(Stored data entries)

:::::

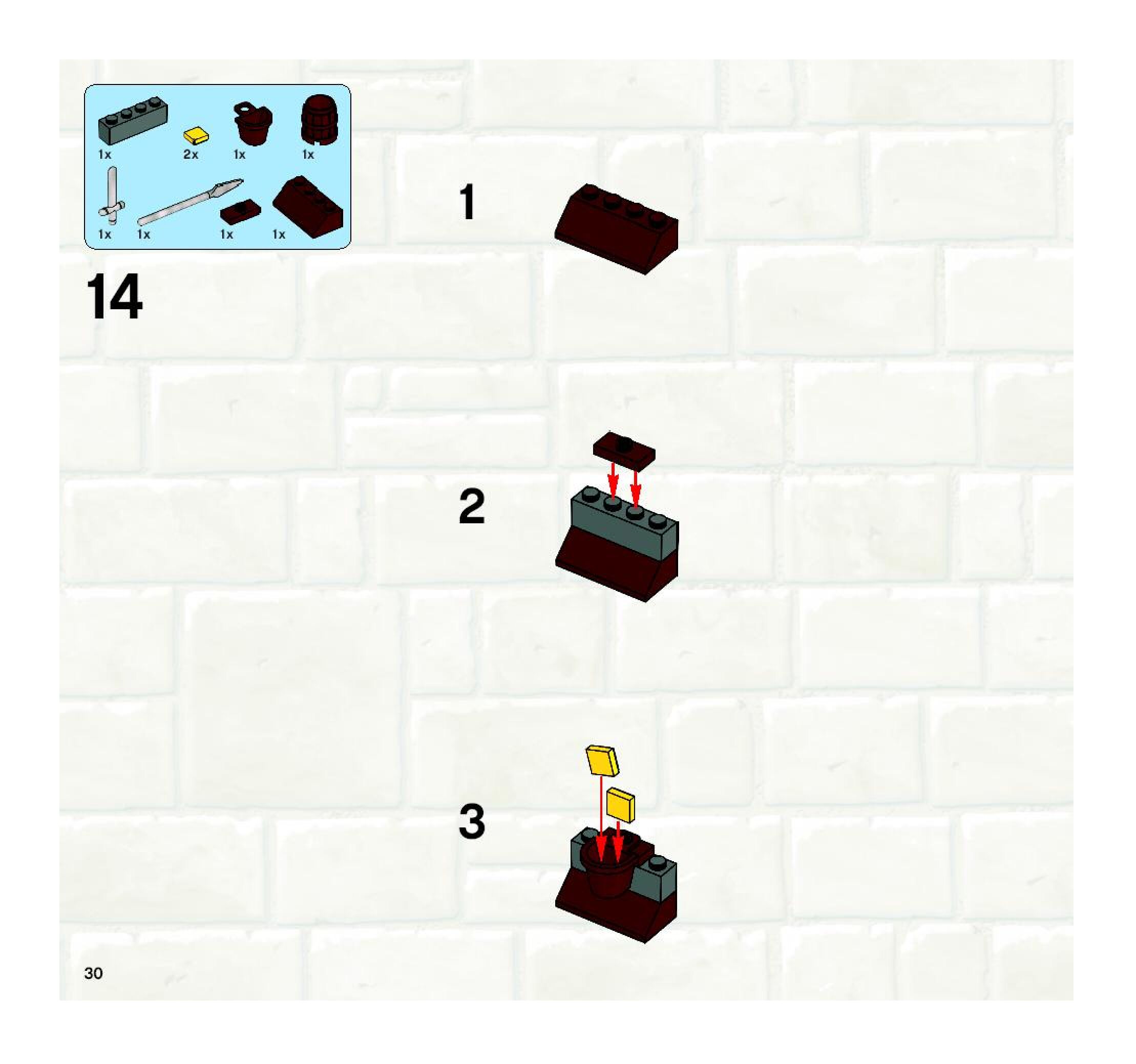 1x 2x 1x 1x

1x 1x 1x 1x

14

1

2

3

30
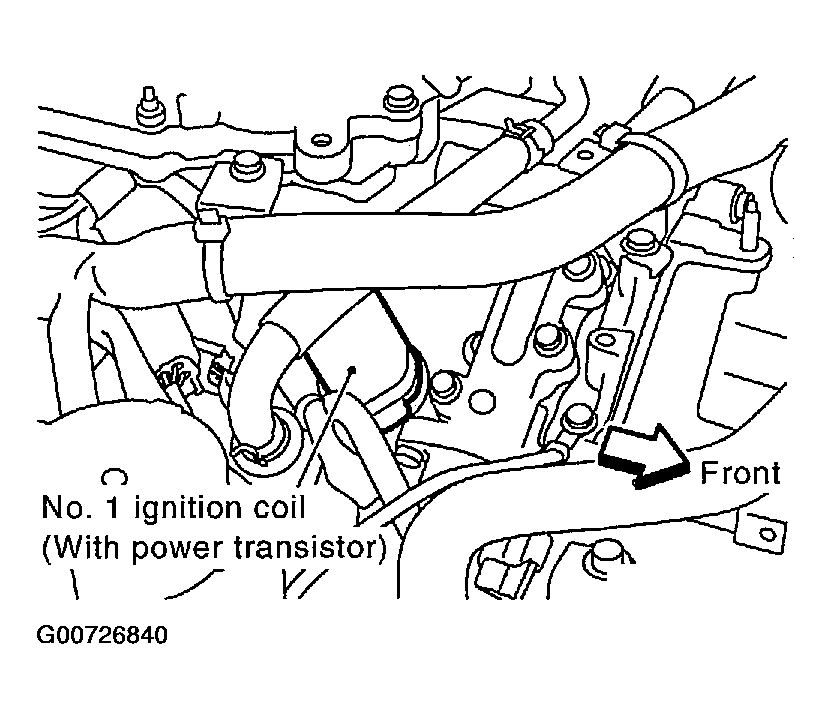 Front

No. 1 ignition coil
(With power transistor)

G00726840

:::::

**WHAT TO PRODUCE**
Only the line that contains "No. 1 ignition coil" and the lines after it, through the end of the data above, are to be repeated exactly.

**ANSWER TO THE EXERCISE**
No. 1 ignition coil
(With power transistor)

G00726840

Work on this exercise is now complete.